Tally the lines in the listing below that contain the string "child", with case counting, and reply with the number alone.

Spatial question entries:
::::::::

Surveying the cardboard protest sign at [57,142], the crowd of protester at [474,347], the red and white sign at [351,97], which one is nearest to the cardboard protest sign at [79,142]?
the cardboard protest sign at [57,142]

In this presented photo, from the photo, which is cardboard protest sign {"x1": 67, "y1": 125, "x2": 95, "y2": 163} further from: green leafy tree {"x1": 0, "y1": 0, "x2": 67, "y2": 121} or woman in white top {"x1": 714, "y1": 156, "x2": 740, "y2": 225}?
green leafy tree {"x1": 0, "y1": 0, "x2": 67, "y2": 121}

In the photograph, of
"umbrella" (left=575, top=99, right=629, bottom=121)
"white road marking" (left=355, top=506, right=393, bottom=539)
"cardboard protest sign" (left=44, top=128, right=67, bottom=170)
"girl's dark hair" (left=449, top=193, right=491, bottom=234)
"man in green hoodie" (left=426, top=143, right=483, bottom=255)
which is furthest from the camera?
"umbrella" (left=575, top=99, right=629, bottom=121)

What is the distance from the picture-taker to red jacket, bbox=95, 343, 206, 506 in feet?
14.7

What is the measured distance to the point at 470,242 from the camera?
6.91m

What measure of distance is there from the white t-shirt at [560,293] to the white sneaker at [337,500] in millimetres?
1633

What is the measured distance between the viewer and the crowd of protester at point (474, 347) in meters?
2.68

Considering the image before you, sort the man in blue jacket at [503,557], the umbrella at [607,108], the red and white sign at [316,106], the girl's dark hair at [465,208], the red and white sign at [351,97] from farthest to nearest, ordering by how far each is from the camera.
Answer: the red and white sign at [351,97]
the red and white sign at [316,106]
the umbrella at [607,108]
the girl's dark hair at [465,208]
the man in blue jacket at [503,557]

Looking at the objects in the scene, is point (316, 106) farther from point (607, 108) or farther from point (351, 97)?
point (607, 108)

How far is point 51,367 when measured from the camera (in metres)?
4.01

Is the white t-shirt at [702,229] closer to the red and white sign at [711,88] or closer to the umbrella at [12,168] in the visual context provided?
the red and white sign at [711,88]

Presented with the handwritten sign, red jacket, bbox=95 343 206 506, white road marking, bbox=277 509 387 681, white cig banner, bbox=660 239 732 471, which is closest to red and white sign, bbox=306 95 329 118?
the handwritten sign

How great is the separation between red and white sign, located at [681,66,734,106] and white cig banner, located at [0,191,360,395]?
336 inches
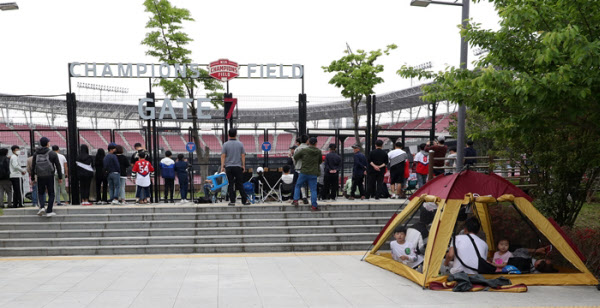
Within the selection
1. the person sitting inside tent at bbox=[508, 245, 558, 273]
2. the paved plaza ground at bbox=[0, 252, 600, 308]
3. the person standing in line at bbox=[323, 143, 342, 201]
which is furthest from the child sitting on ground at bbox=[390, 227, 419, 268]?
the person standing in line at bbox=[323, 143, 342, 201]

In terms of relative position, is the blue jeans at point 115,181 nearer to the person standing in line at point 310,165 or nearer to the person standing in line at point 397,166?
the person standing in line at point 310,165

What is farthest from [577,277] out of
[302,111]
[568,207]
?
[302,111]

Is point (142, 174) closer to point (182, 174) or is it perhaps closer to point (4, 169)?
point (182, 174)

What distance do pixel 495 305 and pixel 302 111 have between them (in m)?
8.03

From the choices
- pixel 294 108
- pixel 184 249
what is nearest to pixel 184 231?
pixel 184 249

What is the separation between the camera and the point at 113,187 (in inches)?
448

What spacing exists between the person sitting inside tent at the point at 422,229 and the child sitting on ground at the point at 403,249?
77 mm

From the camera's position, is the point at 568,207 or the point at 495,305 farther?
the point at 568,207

::::::::

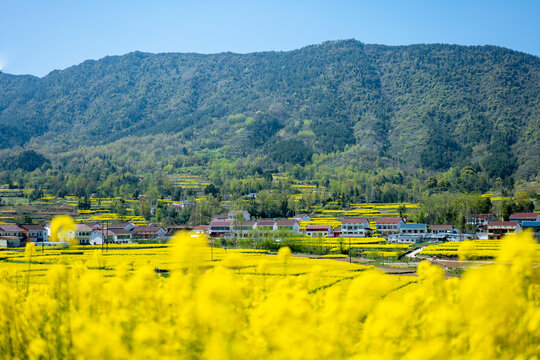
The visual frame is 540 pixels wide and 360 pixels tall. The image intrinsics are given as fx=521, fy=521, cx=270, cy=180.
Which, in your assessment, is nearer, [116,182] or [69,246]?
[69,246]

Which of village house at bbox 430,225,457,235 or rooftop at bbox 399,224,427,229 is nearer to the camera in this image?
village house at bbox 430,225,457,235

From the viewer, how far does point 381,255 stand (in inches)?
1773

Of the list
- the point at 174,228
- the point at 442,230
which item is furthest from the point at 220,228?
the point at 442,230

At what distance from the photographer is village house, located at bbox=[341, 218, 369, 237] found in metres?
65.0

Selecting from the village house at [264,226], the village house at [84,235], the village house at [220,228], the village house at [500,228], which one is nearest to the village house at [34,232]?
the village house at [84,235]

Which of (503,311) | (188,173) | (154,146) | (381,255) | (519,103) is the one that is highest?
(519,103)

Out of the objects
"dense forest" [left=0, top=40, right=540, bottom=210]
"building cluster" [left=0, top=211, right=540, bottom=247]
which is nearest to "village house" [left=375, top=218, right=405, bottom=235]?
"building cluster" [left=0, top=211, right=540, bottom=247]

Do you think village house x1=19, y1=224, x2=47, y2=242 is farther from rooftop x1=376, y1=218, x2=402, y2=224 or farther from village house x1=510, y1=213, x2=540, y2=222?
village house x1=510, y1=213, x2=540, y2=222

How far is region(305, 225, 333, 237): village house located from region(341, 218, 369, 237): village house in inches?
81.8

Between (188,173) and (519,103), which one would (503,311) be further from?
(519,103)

::::::::

TASK RESULT - 2